Das ist nicht nur unter persönlichkeitsrechtlichen Aspekten – bei Bedarf von der ARD himmelhoch gehalten - ziemlich fragwürdig. Etwa wenn „Beatchen“, „Böhni“ und „Mundi“ den Zuschauern vorgeführt werden, als agierten hier die drei echten Protagonisten des Dramas in akkurat nachgestellten, durch Dokumente oder Zeugenaussagen belegten Szenen. Die „Unschuldsvermutung“ werde hier „grob verletzt“, kritisierte die Spiegelgerichtsreporterin Gisela Friedrichsen.

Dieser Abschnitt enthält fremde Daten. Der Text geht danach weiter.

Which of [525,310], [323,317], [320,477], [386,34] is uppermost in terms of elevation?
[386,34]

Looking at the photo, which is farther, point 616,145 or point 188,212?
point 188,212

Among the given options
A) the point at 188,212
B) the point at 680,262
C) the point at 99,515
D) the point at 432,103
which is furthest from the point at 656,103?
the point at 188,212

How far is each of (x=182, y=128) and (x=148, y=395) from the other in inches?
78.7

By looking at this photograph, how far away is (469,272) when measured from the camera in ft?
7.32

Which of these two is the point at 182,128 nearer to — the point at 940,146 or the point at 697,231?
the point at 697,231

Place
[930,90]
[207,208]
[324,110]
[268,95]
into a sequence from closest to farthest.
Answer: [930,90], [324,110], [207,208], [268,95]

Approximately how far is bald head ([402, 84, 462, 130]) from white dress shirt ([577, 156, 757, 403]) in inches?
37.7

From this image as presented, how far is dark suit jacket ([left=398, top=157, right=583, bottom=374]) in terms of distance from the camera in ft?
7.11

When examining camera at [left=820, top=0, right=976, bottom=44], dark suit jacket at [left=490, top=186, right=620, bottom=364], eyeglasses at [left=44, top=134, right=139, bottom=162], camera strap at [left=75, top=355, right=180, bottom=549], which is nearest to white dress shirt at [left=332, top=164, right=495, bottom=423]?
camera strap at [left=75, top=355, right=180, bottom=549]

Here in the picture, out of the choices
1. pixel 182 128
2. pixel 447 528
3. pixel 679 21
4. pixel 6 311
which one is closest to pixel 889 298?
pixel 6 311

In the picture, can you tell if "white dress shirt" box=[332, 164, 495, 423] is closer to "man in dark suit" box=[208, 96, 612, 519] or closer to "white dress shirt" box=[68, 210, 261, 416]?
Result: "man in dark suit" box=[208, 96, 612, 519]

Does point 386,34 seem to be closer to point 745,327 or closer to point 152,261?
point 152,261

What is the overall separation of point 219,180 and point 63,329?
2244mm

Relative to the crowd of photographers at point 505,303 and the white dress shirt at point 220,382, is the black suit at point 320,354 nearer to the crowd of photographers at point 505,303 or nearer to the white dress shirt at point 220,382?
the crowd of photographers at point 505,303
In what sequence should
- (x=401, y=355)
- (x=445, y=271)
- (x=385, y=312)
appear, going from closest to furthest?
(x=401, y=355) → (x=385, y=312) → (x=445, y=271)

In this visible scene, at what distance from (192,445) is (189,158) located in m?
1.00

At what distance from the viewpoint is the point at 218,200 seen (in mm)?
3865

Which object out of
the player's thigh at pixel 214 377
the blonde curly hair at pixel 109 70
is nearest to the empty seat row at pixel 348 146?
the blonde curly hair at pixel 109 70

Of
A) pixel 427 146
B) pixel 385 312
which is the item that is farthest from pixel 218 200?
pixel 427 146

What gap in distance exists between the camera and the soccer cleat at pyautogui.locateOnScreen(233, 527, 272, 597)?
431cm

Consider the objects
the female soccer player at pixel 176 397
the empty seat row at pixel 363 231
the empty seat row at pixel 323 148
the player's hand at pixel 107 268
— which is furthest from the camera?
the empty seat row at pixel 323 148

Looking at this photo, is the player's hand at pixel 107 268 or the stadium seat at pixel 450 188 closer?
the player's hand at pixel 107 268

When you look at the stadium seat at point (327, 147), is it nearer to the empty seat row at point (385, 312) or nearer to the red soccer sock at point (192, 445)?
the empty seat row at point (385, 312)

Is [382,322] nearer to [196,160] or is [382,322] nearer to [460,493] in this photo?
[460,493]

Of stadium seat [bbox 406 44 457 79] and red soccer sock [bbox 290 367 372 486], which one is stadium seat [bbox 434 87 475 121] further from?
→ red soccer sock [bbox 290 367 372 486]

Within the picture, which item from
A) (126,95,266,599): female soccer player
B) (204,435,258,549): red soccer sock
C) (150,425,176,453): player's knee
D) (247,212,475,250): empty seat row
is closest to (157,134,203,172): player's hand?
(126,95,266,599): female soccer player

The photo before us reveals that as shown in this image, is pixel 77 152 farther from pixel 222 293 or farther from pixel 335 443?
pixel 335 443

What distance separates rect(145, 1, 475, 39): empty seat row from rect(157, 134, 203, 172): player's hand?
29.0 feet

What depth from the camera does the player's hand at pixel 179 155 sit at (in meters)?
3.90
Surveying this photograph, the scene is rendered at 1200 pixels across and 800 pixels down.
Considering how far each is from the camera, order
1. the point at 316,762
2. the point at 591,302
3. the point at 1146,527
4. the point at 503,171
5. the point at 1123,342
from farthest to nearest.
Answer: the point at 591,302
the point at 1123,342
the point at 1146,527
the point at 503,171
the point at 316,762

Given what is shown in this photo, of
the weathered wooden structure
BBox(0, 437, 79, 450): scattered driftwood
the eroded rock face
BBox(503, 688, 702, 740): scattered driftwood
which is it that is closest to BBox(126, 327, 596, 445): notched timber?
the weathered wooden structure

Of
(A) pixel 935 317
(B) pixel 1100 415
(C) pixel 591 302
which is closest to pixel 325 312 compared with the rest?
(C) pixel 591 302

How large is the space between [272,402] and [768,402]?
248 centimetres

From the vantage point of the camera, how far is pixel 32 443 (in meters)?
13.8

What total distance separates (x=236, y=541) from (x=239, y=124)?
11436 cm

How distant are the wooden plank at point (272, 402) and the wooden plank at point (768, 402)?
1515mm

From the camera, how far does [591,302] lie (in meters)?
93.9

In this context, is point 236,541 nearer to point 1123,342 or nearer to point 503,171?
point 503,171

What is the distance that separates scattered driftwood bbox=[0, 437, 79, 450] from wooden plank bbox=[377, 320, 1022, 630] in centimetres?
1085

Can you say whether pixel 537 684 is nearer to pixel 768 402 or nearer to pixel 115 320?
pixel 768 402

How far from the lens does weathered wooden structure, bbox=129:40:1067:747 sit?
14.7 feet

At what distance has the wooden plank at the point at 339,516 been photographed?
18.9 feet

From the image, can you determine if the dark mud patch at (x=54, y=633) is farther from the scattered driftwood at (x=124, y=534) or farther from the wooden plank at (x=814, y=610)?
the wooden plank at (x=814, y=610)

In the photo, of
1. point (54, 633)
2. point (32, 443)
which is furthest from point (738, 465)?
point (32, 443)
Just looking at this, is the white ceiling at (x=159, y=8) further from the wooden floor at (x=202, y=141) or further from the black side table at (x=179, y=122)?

Noch kruder, wenn die Trilogie aus sattsam bekannten Skandalen wie ermittlungstechnischen Schlampereien und einseitigem behördlichen Vorgehen den Verdacht insinuiert, der Verfassungsschutz habe, bildlich gesprochen, bei der NSU-Mordserie quasi mitgeschossen. Das Gedöns der Produzentin Gabriela Sperl bei der Pressevorführung des Films, da sei „unter dem Schutz der ARD“ eine „eingeschworene Gemeinschaft von Menschen“ entstanden (nämlich die tapferen Mitstreiter des Filmprojekts), welche „gemeinsam den Willen hatten, zur Aufklärung und zur Wahrheitsfindung beizutragen“ – derlei prätentiöser Schmonzes über Fernseh- und Theaterfuzzis, die weder irgendein Mandat noch die geringste Befähigung besitzen, einen politischen Sumpf trocken zu legen, erboste sogar potenzielle Sympathisanten des NSU-Filmprojekts.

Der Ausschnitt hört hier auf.